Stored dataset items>
## BEGIN

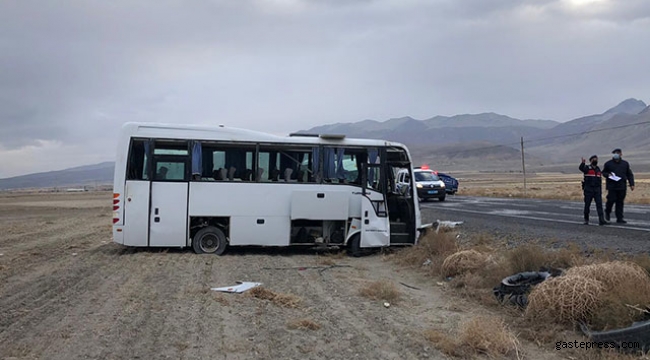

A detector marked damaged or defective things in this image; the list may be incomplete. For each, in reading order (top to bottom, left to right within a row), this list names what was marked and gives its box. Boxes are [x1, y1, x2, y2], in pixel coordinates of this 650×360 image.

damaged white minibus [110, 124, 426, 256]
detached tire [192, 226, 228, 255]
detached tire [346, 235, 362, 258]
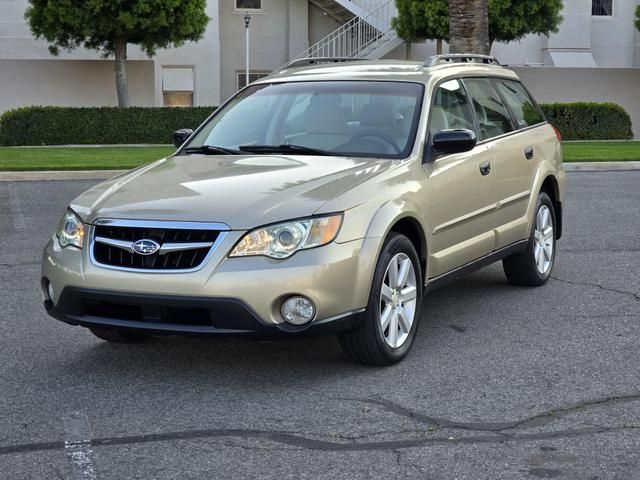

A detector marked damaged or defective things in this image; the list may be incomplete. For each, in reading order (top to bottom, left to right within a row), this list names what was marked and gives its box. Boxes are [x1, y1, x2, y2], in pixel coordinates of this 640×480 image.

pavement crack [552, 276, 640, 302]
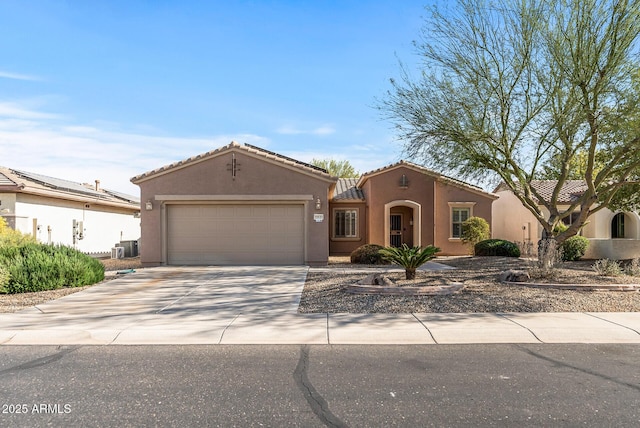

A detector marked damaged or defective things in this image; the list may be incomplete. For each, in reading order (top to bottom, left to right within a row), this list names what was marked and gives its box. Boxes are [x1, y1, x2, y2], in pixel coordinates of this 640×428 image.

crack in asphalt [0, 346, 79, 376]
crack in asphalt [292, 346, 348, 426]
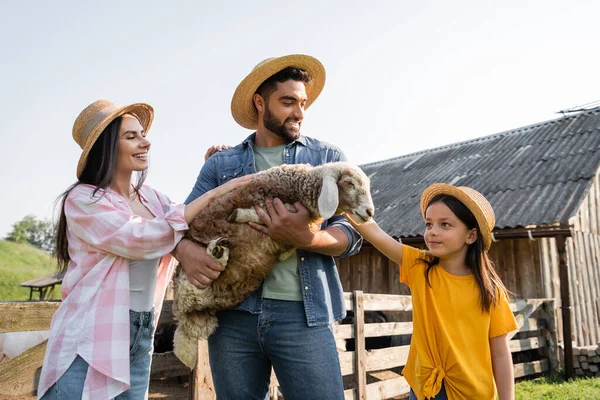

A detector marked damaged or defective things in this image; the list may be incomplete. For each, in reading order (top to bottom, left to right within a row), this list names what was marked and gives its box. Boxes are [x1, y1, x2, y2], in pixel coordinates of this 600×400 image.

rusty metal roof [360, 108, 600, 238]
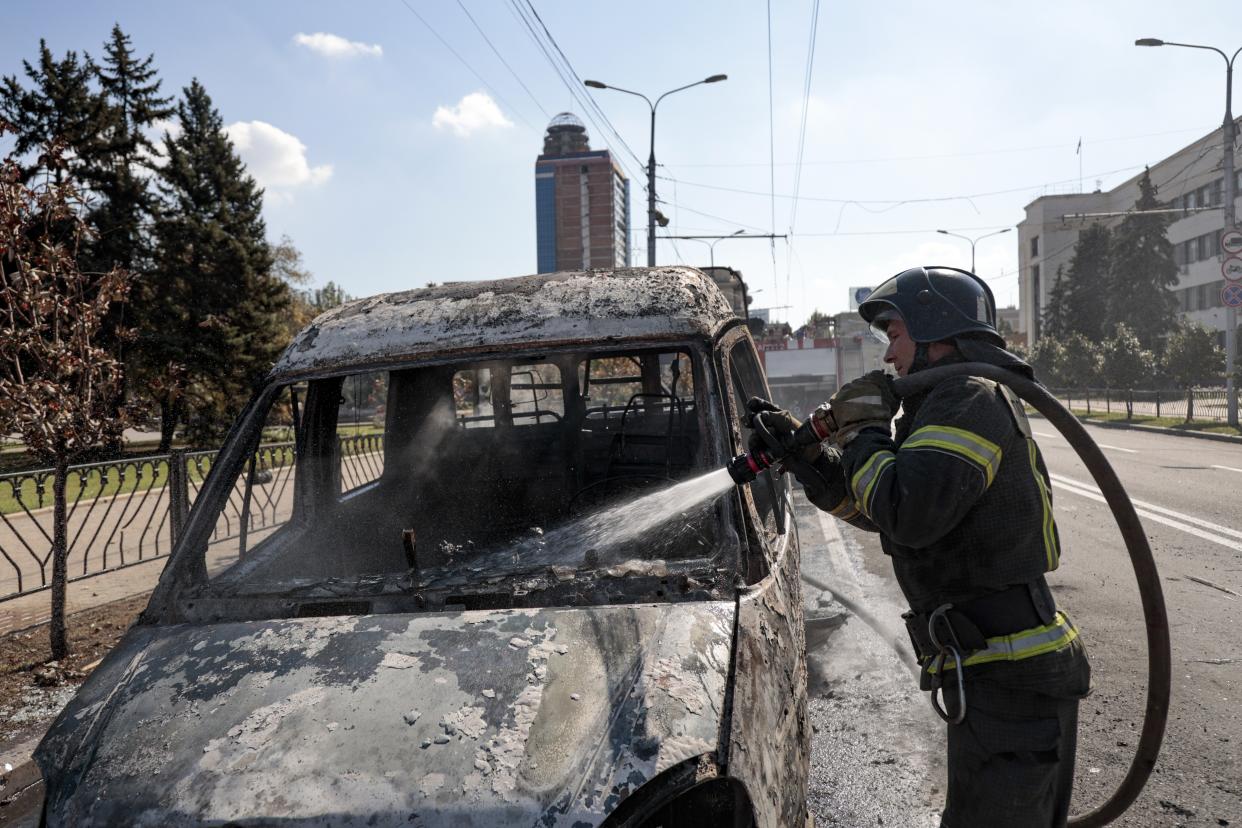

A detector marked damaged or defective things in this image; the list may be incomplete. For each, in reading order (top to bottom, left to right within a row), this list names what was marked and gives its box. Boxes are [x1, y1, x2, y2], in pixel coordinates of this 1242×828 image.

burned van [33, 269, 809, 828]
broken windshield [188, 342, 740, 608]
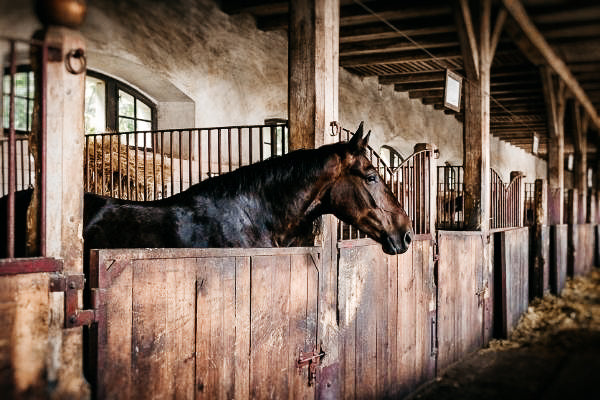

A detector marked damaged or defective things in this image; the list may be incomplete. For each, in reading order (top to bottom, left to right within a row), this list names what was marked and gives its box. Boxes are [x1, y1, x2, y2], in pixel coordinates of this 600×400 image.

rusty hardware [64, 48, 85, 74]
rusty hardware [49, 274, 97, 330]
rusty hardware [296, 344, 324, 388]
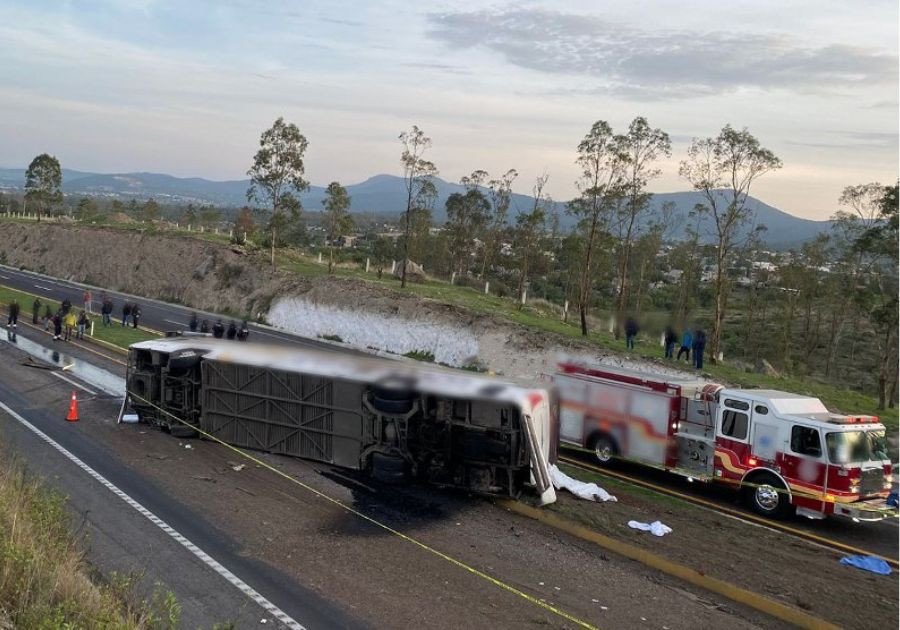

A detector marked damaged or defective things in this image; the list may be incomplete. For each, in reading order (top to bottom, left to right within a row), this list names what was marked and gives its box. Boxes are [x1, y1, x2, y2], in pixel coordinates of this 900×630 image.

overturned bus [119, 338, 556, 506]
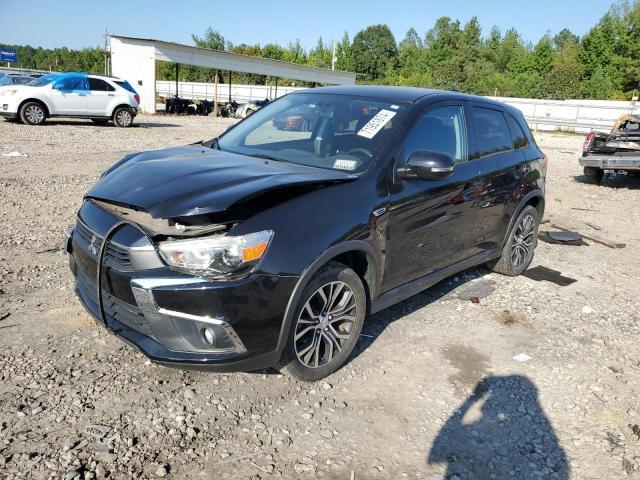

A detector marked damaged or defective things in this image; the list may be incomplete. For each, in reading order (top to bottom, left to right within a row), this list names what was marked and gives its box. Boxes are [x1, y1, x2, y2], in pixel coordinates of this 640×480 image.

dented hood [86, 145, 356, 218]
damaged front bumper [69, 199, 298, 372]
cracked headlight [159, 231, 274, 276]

## END
## BEGIN

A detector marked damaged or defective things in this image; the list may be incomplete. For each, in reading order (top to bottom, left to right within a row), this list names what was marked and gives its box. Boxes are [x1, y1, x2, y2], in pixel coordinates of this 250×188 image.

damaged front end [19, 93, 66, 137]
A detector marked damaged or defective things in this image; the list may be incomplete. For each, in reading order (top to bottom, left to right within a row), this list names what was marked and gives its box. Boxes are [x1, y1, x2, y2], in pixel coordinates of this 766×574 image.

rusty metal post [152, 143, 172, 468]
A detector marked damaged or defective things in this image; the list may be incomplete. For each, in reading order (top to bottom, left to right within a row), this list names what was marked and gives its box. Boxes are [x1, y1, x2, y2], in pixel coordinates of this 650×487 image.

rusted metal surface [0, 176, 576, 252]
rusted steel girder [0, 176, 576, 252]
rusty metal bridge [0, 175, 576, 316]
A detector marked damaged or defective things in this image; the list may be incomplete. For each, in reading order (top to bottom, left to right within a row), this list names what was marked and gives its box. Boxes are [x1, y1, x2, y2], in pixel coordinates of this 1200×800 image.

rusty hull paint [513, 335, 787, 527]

## END
## BEGIN

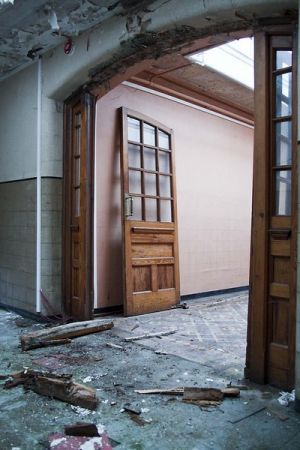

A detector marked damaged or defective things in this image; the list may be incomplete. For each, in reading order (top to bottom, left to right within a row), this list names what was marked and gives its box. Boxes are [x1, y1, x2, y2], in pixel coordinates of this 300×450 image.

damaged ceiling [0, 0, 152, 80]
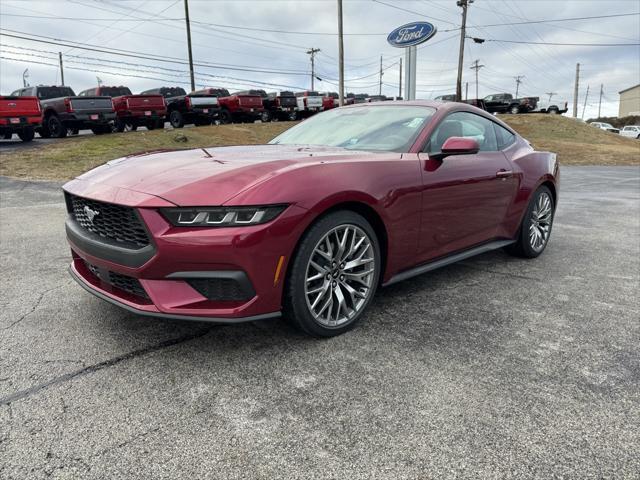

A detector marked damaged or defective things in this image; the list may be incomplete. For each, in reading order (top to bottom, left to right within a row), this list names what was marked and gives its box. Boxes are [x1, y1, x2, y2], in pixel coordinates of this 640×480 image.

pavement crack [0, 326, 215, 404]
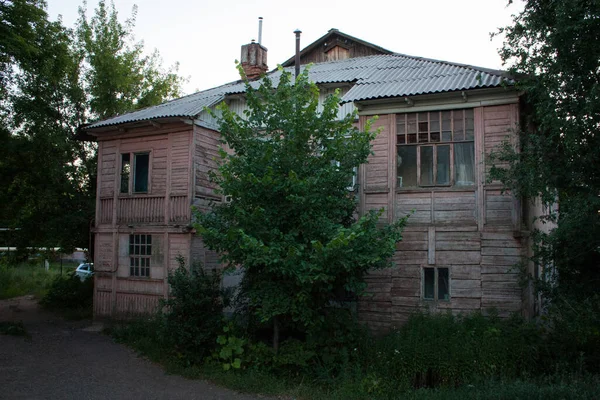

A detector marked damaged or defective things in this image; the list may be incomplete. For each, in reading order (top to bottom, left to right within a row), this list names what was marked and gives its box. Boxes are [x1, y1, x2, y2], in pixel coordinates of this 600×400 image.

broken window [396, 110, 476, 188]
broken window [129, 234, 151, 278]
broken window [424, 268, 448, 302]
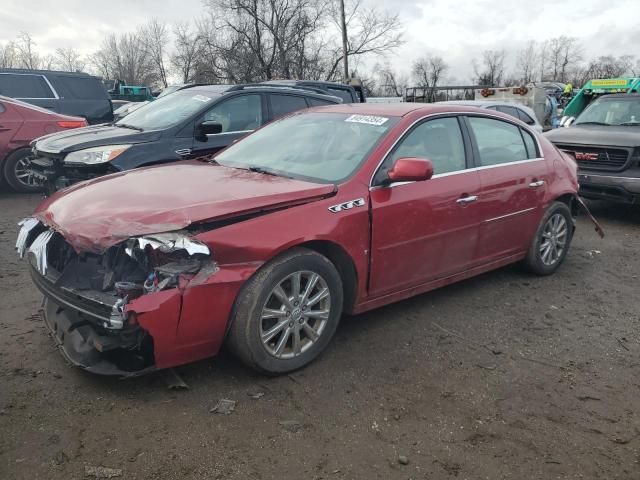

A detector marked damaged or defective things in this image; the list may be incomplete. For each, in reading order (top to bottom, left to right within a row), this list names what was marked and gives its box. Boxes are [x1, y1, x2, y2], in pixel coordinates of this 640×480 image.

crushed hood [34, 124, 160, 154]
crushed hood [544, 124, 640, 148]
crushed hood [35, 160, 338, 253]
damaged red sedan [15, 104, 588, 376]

## END

TASK DETAILS> Replace "detector" with "classifier" in the entries from the line containing "this 640×428 image." down to the line containing "overturned bus [119, 338, 556, 506]", and reproduce those lines with no other change. Omit the pictures from your answer.

TASK RESULT>
A classifier marked damaged or defective things in this image; the list may be incomplete. For each, in reading order (top to bottom, left to right within a row), this list names what was marked and gives its box. Boxes are [x1, y1, x2, y2], in pixel coordinates of this 640×428 image.

crack in asphalt [0, 346, 79, 376]
crack in asphalt [292, 346, 348, 426]

A classifier marked damaged or defective things in this image; the list may be incomplete. For each, in reading order (top to bottom, left to right within a row), this list names what was marked and gives its box. Boxes are [x1, y1, x2, y2], in pixel coordinates of this 600×400 image.

rusty metal roof [360, 108, 600, 238]

A classifier marked damaged or defective things in this image; the list may be incomplete. For each, in reading order (top to bottom, left to right within a row), this list names what was marked and gives its box. Boxes are [x1, y1, x2, y2], in pixel coordinates of this 1242×828 image.

burned van [33, 269, 809, 828]
broken windshield [188, 342, 740, 608]

A classifier marked damaged or defective things in this image; the list may be incomplete. For each, in reading order (top to bottom, left to right within a row), this list names what was marked and gives its box. Boxes are [x1, y1, x2, y2], in pixel coordinates of this 600×400 image.

rusty hardware [64, 48, 85, 74]
rusty hardware [49, 274, 97, 330]
rusty hardware [296, 344, 324, 388]

A classifier marked damaged or defective things in this image; the list may be incomplete. For each, in reading order (top to bottom, left to right within a row), this list names what was marked and gives its box. Boxes are [x1, y1, x2, y2], in pixel coordinates of this 900×630 image.

overturned bus [119, 338, 556, 506]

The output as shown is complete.